*SOURCE*.
==========

I'm sure that our way of life contributes to AP being so hard. In a natural community, there would be lots of women living together, sharing the load. So if one was a bit sleep deprived, her neighbour would help out by making dinner etc. We never do that anymore, and so we struggle every day. We try so hard to be perfect modern women, and all the while we are strugging to be perfect ancient mama's. VERY hard to find a balance there.

Ok, will stop now, starting to ramble !!


----------



## lynx0333 (Dec 8, 2007)

wow such good discussion!

My version of parenting... perhaps ap perhaps not is the path of least resistance. We co-sleep and nurse frequently throughout the night... because so far that has been the path of least resistance for us. I get the most sleep possible without first going through less sleep (aka weaning or training or anything else).

I surrender to who my child is... but NOT loosing myself. the things I need for me... I make sure we get but in a way that also honors his needs. I try so hard not to worry about 'how nature intended' 'how that awesome AP mom does it' or what 'all my friends are doing' and granted many times it does not work and I feel guilty, full of shame and like a failure compared to all of this other crap... but then my husband says 'knock it off' and my baby laughs and I am like ok I am the one with this kid, and I wouldn't make any other choices so they have to be good enough.

There was a really good book I read called "our babies, ourselves" and it was an anthropological look at babies and parents in a variety of cultures to see what was universal needs for babies. The book is really great and I would totaly recomended it because it helps you see some of the 'issues' we face as complete cultural artifacts.


----------



## tayvee (Jan 19, 2007)

Quote:


Originally Posted by *lynx0333* 
There was a really good book I read called "our babies, ourselves" and it was an anthropological look at babies and parents in a variety of cultures to see what was universal needs for babies. The book is really great and I would totaly recomended it because it helps you see some of the 'issues' we face as complete cultural artifacts.

Yea,







I read that book, too. I was trying to remember the name. It was excellent and really help reconfirm my decision to cosleep and nurse on demand.

This is an awesome discussion.


----------



## indigo_sue (Jan 2, 2007)

Quote:


Originally Posted by *lynx0333* 
There was a really good book I read called "our babies, ourselves" and it was an anthropological look at babies and parents in a variety of cultures to see what was universal needs for babies. The book is really great and I would totaly recomended it because it helps you see some of the 'issues' we face as complete cultural artifacts.

==========

(Data entries)
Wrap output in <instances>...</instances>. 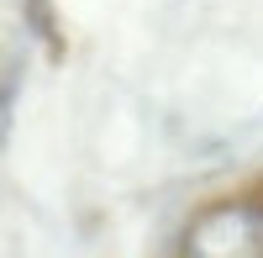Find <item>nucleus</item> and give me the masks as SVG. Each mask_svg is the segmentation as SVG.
<instances>
[]
</instances>
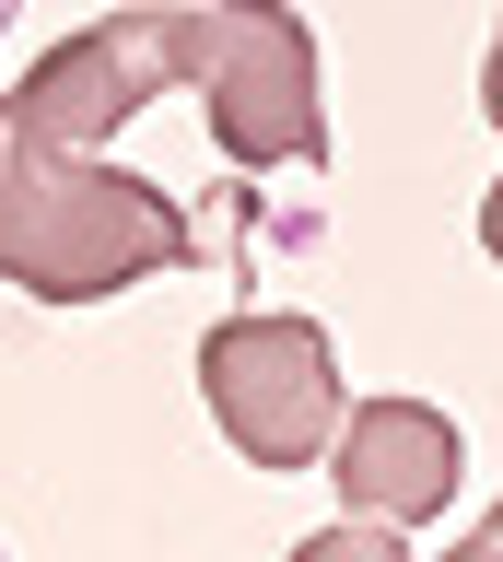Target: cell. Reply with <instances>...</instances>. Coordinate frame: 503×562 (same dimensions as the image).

==========

*STATED EXERCISE*.
From the parenting forum thread above, reproduce word for word the passage starting with "I'm sure that" and going on through "such good discussion!".

*TASK OUTPUT*.
I'm sure that our way of life contributes to AP being so hard. In a natural community, there would be lots of women living together, sharing the load. So if one was a bit sleep deprived, her neighbour would help out by making dinner etc. We never do that anymore, and so we struggle every day. We try so hard to be perfect modern women, and all the while we are strugging to be perfect ancient mama's. VERY hard to find a balance there.

Ok, will stop now, starting to ramble !!


----------



## lynx0333 (Dec 8, 2007)

wow such good discussion!